Bagi mahasiswa Kedokteran, program studi yang ada berbeda dengan program studi lainnya karena program studi fakultas Kedokteran harus mengikuti standar nasional pendidikan kedokteran.
“Jadi itu yang beda dengan program studi lainnya. Program studi kedokteran ini kan standardize, artinya harus mengikuti standar nasional dan standar-standar yang ditetapkan oleh Badan Kesehatan Dunia (WHO) sehingga benar-benar terseleksi, baik calon mahasiswanya maupun nanti tempat prakteknya di rumah sakit pendidikan. Jadi agak terstandar dengan pola pendidikannya,” jelas Prof. Frans.
Sementara untuk tenaga pengajar atau dosen, UCB telah mempunyai dosen tetap sebanyak 26 orang dan nantinya juga akan bermitra dengan dosen-dosen dari FK Unair.
“Ke 26 orang dosen tetap ini sudah divalidasi dan telah dinyatakan layak menjadi dosen dengan rincian 10 orang dosen biomed, 4 public health, dan 12 prodi spesialis/pendidikan spesialis,” jelasnya.
Selain itu ada dosen yang dipakai dari Rumah Sakit S.K Lerik dengan mengantongi Nomor Induk Dosen Khusus (NIDK) yang diangkat perguruan tinggi berdasarkan perjanjian kerja.
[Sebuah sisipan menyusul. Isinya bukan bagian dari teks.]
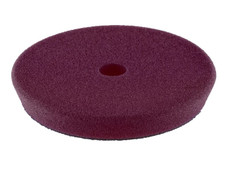 FLEX 532403 Medium Polishing Pad 125mm 2 Pack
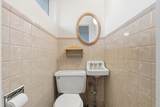 208 8th Ave Se - Photo 10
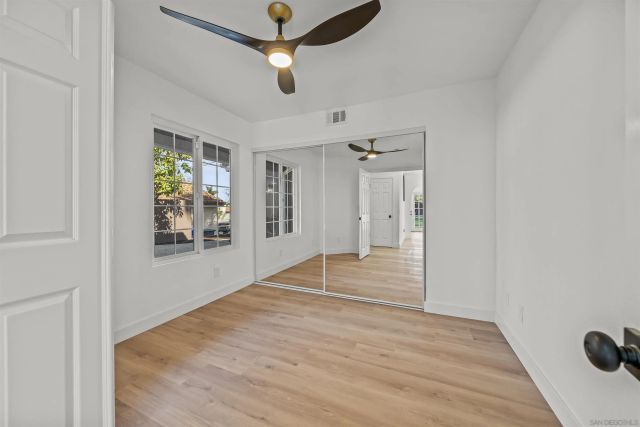 1513 Powell Rd, Oceanside, CA 92056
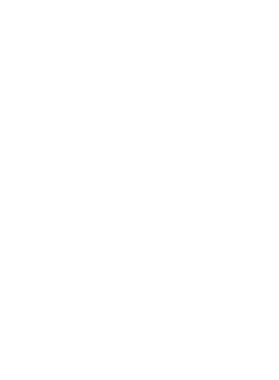 https://s3.us-west-1.wasabisys.com/ecart-content/goodnine.com/overlays/401/958/40195809.png img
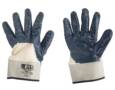 GLOVE NITRIL GRIP II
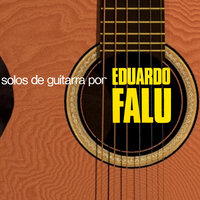 La Cuartelera - Eduardo Falu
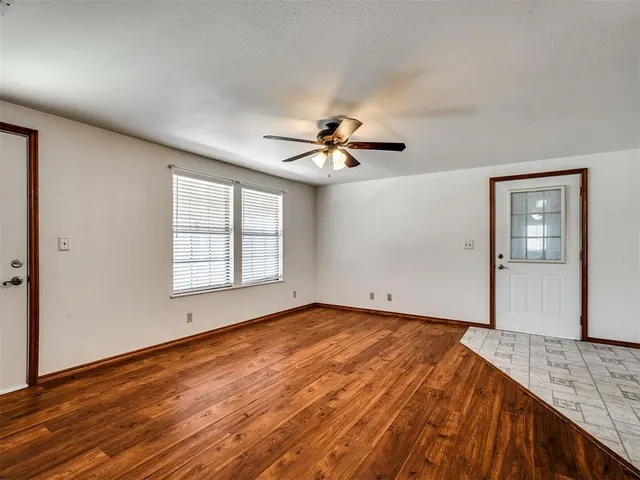 Photo 6 — 10675 144th Street, Lexington, OK 73051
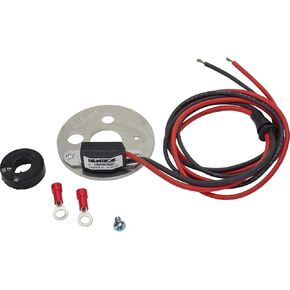 Pertronix CU-121 Ignitor (Cushman 2 cyl)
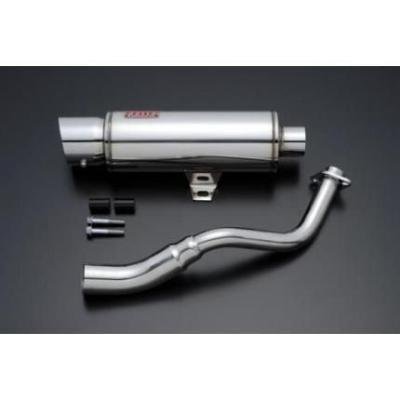 フォルツァmf06マフラー（バイク用フルエキゾースト）の商品一覧 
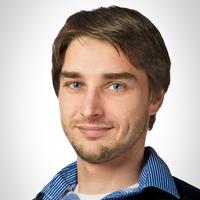 Отзыв от Егор - Виза Destination Thailand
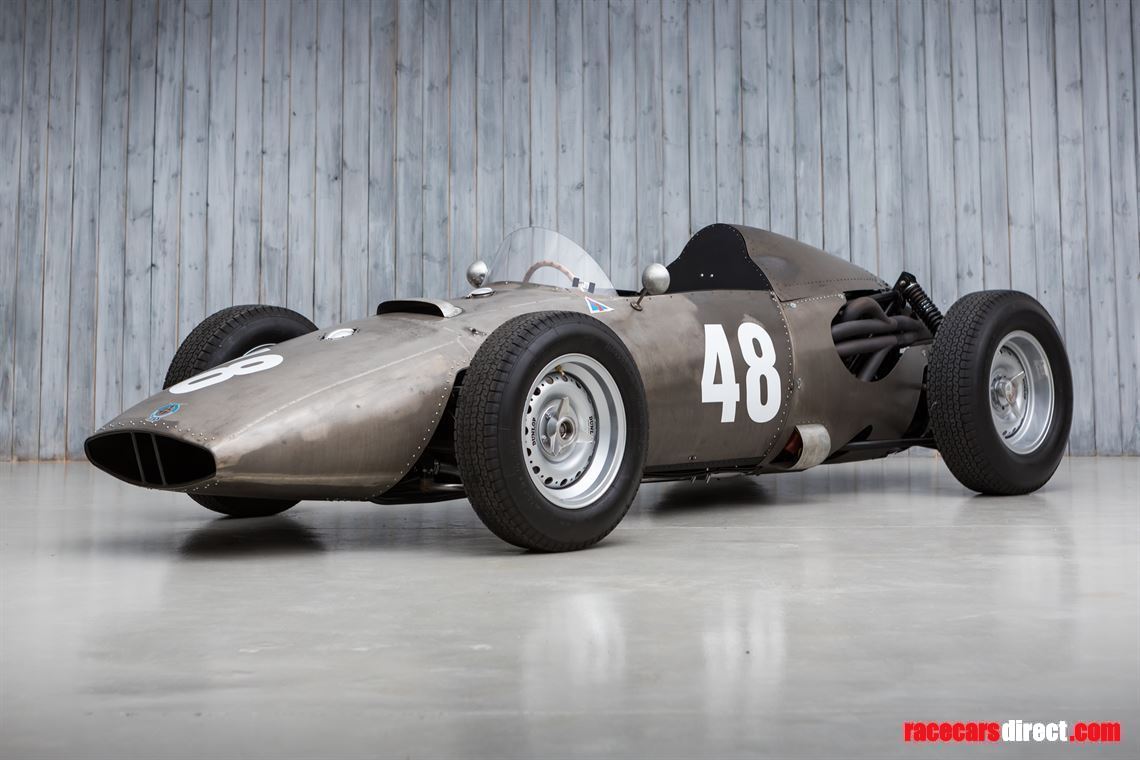 1960-brm-p48-formula-1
Dosen yang diambil dari Rumah Sakit S.K Lerik sebagai dosen pembimbing klinik sebanyak 12 orang karena sesuai dengan jumlah spesialis yang ada di RSUD S.K Lerik serta 12 spesialis Preklinik yang terdapat di Fakultas Kedokteran UCB.
“Kan di RSUD S.K Lerik ada 12 spesialis. Di FK UCB juga ada 12 spesialis prekliniknya. Jadi mereka bermitra untuk mendidik dokter-dokter umum kita nanti,” terang Prof. Frans.
UCB Menjawab Kebutuhan Dokter Di NTT
Sementara itu Dokter Delly Pasande selaku Konsultan Kesehatan Yayasan Citra Bina Mandiri yang mengelolah UCB mengatakan, rencana pembukaan Fakultas Kedokteran untuk menjawab kebutuhan dokter di Provinsi NTT yang saat ini masih kekurangan dokter.
Untuk itu mekanisme pendirian Fakultas Kedokteran pada UCB dan rencana kerjasama dengan RSUD S.K Lerik sebagai Rumah Sakit Pendidikan sudah dilakukan dengan penandatanganan MOU disertai komitmen antara pihak UCB dengan Pemerintah Kota Kupang.
Selanjutnya dalam perjalanan nanti tim asosiasi rumah sakit akan turun ke rumah sakit S.K Lerik untuk melihat kesiapan menjadi rumah sakit pendidikan. Setelah itu baru direkomendasikan ke Kementerian Kesehatan untuk mendapat penetapan sebagai rumah sakit pendidikan utama atau rumah sakit pendidikan.
“Yang pasti bahwa untuk menjadi Rumah Sakit Pendidikan pihak Rumah Sakit S.K Lerik telah menyiapkan segala hal yang menjadi kebutuhan mahasiswa Kedokteran UCB,seperti tempat koas, tempat praktek, tempat pertemuan dan lain sebagainya termasuk Peraturan Daerah,” jelas dr. Delly.
Dengan dibukanya Fakultas Kedokteran di UCB diharapkan kedepan dapat menghasilkan dokter-dokter yang merupakan putra-putri NTT selain dari Fakultas kedokteran Undana karena selama ini dokter yang ada di NTT pada umumnya berasal dari luar NTT.
Dokter Delly juga membandingkan jumlah dokter dengan penduduk Provinsi NTT yang saat ini sekitar 5.800.000 jiwa yang belum sebanding dengan jumlah dokter yang hanya sekitar 1500 orang dokter.
Idealnya dengan jumlah penduduk NTT sebanyak itu berarti harus memiliki 5.800 orang dokter dengan perbandingan Satu dokter harus melayani 1000 orang/pasien.